The province of Vònizòngo, being about forty miles to the north-west of the capital, having no governor, and very few government officials, became a hiding-place for many of the persecuted Christians. Midnight prayer-meetings were held there for years—first in the house of Ràmitràha, who was afterwards burned at Fàravòhitra, and afterwards in the house of Razàka. The converts travelled twenty, thirty, and even forty miles to attend those meetings. At Fìhàonana they had one of the few Bibles that had been saved. This was a well in the desert, for the ‘Word of God was precious in those days.’ The converts met and spent the night in reading the Scriptures and prayer; and on the very dark nights of the rainy season they ventured on singing a hymn to refresh their weary hearts and souls, trusting the noise of the falling rain would drown their voices, as it might well do. On such nights the queen’s spies did not venture abroad.

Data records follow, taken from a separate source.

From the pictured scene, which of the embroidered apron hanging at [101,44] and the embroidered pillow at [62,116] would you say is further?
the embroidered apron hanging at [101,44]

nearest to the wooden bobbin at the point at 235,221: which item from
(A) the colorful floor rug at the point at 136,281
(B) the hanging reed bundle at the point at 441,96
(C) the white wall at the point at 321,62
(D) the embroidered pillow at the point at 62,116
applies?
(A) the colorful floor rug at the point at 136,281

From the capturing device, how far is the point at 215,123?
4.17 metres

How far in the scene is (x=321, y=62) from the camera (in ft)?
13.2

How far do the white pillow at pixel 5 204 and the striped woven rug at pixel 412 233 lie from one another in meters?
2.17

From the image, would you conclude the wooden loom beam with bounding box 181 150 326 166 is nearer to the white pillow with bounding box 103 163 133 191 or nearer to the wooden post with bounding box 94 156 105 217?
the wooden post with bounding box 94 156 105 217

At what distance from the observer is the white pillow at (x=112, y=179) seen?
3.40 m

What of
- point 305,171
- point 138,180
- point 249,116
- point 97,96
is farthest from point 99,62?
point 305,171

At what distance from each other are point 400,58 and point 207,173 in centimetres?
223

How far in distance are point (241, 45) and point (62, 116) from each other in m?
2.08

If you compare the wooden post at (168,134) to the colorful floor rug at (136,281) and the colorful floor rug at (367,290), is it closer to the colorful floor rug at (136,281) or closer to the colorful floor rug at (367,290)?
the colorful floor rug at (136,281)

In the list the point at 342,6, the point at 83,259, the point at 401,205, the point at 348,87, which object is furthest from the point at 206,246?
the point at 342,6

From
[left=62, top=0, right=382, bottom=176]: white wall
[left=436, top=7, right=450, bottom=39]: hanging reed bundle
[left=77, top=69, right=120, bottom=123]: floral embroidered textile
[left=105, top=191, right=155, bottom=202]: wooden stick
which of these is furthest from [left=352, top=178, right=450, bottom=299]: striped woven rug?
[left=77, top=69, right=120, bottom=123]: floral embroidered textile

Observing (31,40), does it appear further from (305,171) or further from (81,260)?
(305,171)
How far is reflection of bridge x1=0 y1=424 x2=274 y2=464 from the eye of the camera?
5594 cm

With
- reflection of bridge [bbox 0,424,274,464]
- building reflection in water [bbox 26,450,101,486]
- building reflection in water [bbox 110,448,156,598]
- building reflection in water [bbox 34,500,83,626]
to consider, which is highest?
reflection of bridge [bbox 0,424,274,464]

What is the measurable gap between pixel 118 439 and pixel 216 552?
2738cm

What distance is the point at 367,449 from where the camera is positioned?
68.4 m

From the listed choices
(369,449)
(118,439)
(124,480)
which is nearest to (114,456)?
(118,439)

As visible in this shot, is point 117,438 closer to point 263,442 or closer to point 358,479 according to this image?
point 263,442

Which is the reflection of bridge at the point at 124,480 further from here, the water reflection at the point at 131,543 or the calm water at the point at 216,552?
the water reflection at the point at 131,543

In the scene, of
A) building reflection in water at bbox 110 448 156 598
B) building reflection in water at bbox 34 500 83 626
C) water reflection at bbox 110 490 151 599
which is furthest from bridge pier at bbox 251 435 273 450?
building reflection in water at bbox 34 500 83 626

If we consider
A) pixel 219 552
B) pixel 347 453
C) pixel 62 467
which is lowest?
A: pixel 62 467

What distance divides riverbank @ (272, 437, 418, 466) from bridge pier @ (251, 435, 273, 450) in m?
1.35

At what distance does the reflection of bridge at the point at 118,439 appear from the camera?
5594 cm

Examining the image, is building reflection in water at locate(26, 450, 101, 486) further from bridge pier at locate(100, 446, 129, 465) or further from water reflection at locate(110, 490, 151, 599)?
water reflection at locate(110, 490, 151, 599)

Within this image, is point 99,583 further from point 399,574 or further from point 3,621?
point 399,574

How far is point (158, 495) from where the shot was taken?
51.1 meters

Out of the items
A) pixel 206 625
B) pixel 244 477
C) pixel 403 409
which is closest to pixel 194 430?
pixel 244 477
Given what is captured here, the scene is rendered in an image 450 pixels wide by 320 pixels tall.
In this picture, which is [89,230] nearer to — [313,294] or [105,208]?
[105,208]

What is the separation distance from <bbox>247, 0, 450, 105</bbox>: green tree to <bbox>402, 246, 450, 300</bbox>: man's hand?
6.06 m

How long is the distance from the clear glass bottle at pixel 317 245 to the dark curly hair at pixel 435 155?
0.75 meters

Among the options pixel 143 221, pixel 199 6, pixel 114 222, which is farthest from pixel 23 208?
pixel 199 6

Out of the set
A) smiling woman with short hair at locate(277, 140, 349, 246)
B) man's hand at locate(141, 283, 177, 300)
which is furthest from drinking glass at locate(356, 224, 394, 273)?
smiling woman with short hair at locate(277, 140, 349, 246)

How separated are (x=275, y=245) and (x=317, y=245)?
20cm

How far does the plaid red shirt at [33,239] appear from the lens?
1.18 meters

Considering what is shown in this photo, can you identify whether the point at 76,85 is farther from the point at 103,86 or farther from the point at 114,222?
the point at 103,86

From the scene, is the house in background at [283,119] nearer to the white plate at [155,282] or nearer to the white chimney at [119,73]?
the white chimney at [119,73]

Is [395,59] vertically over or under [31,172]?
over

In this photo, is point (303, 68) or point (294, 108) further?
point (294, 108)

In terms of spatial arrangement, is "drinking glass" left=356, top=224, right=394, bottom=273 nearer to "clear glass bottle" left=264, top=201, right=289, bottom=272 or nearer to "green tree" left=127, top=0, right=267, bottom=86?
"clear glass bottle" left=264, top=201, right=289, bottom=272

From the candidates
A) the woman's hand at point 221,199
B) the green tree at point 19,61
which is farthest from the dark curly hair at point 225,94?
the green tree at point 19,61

Many of the persecuted fled from the capital and other parts to Vònizòngo, and hid there for months, and some for years. The rice-pits under the floors of the huts were favourite hiding-places, while refuge was also found among the rocks, in ravines on the hill-sides, and in the ‘cave,’ used as a small-pox hospital. Some of the rice-pits had underground passages connecting them with pits in the neighbouring huts, from which a passage led to the outside, so that if any in hiding in the first rice-pit were searched for, they could crawl into the pit in the adjoining hut, and thence find their way outside.
On one occasion Rafàravàvy Marìa, who afterwards escaped from the island and was brought to England, was in hiding in a hut in Vònizòngo, when an officer sent to search for her arrived in the village. He had come so suddenly that she had not had time to get into the rice-pit or outside into the fosse; she had barely time to crawl under a low wooden bedstead, and the woman of the house had only time to draw the mat on the bed down in front of it to hide her. She put some baskets with rice and manioc on the bedstead, to keep the mat from slipping down, when the officer entered the hut. He said: ‘Have you Rafàravàvy here?’ The woman of the house answered: ‘Look and see.’ He just looked round the hut, did not look under the bedstead, and went away. When he left the village to seek for her elsewhere Rafàravàvy escaped to a place of safety.
When very strict search was made by the queen’s orders for Bibles and other Christian books—for she more than suspected that they had not all been given up—the Christians in Vònizòngo were very much afraid they might lose their copy of the Scriptures. They said: ‘If we lose our Bible what shall we do?’ A consultation was held as to how and where the Bible was to be hidden to ensure its safety; and it was agreed that the best and safest place in which to hide the Bible was the small-pox hospital. The officers dreaded small-pox too much to venture there.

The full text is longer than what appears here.